*Exercise instructions*:
1. In the excerpt about the Mowats, condense the paragraph beginning "Meanwhile Claire was finding life" into a shorter version that keeps its main facts.
2. Duplicate the excerpt about the Mowats word for word, between "Meanwhile Claire was" and "end of November.", inclusive.

*Extract*:
[Start of Attachment]
Seen off on their voyage by the Bishop of Newfoundland, the Mowats occupied the bridal suite, and were feted by Captain Moffat at a cocktail party given i
n their honour.
“Sparkling conversation, brilliant company, incomparable cuisine,” said Farley. “It’s difficult to know which we admired most.”
“And don’t forget the impeccable service,” added Claire, formerly a Toronto artist, who also commented on the ship’s decor:
“The most authentic reproduction of Newfoundland provincial I’ve ever seen!”
Commenting on the food, Mr. Mowat added:
“No detail has been spared to capture the age-old tradition of Newfoundland cuisine. The seal flippers, prepared in the immaculate and gleaming galleys, were extraordinary.”
The Mowats say they have cancelled their season’s tickets with Cunard Line and plan to travel exclusively with Caribou Line from now on.
Returning to Toronto, I was immediately enmeshed in the writer’s world, playing a performer’s role in what seemed to be an endless round of publicity for my recently published book The Black Joke, while engaging in preparations for the upcoming publication of Never Cry Wolf.
Meanwhile Claire was finding life in Toronto more demanding than she remembered or expected. One morning near the end of September, after a particularly gruelling round of parties and entertainments, she raised the image of the little house by the shores of Messers Cove. We discussed it with mounting enthusiasm until we realized with some considerable surprise that a decision had finally been made. I sent off a telegram to Spencer Lake, asking him to buy the house on our behalf and telling him we hoped to take possession before the end of November.
His reply came next day: “HOUSE IS YOURS LETTER FOLLOWS WELCOME HOME.”
Jack McClelland, who was sincerely appalled by our decision, nevertheless did everything he could to smooth our way, including making a generous advance on royalties for my next book, whatever it might be, and introducing us to a friend who was an executive at Simpsons-Sears department stores. This kindly fellow arranged for us to acquire on credit the essential furniture and household equipment we would need, and to expedite its shipment to Burgeo.
[End of Attachment]
*Record excerpts*:
[Start of Attachment]
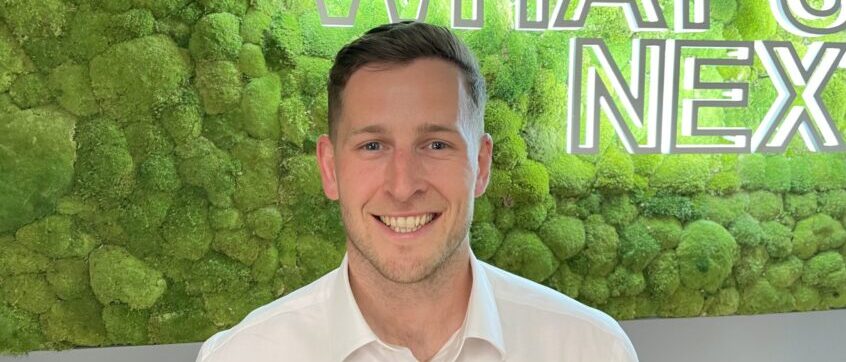 Cushmans grows logistics team with hire from Colliers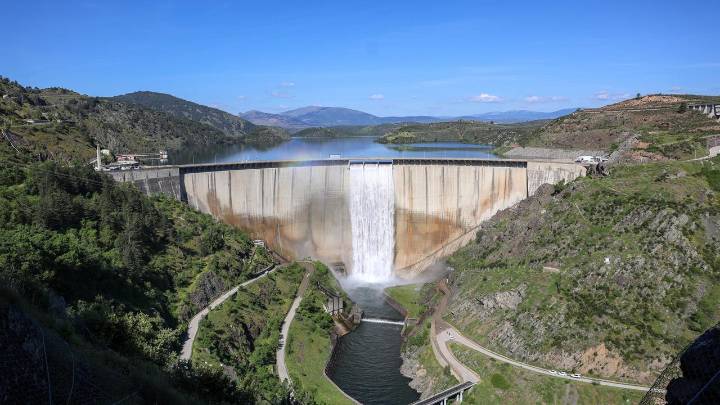 Protección de las infraestructuras hidráulicas: un pilar de la seguridad nacional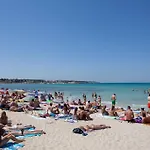 Planet One - Adults Only 16 Years Hotel El Arenal (Mallorca)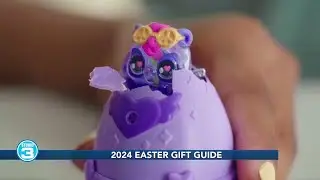 Easter basket gift guide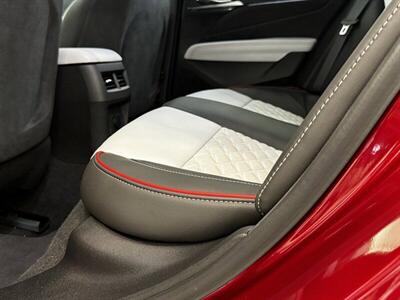 2023 Cadillac CT4-V V Blackwing   - Photo 19 - Gladstone, OR 97027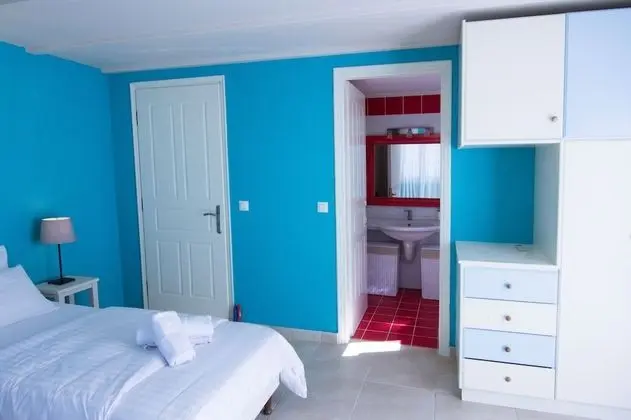 Family Villa, Plaj Manzaralı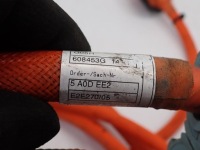 фото thumb №12, Разъём жгут электропроводка шланг зарядки комплект bmw ix3 g08 21r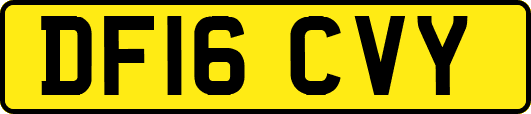 DF16CVY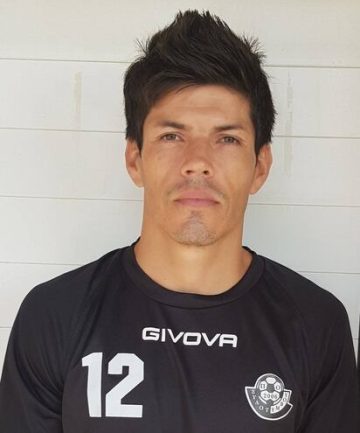 Aldo Adorno
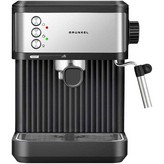Cafetera Expreso Grunkel CAFPRESSO-20AROMA/ 850W/ 20 Bares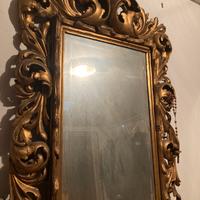 Specchio soggiorno o per ingresso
[End of Attachment]
*Answers to each task*:
1. Claire found life in Toronto more demanding than she had expected. Near the end of September, after an exhausting round of parties, she brought up the little house by Messers Cove. As the two discussed it with growing enthusiasm, they were surprised to realize they had made a decision. The narrator telegraphed Spencer Lake, asking him to buy the house for them and saying they hoped to take possession before the end of November.

2.
Meanwhile Claire was finding life in Toronto more demanding than she remembered or expected. One morning near the end of September, after a particularly gruelling round of parties and entertainments, she raised the image of the little house by the shores of Messers Cove. We discussed it with mounting enthusiasm until we realized with some considerable surprise that a decision had finally been made. I sent off a telegram to Spencer Lake, asking him to buy the house on our behalf and telling him we hoped to take possession before the end of November.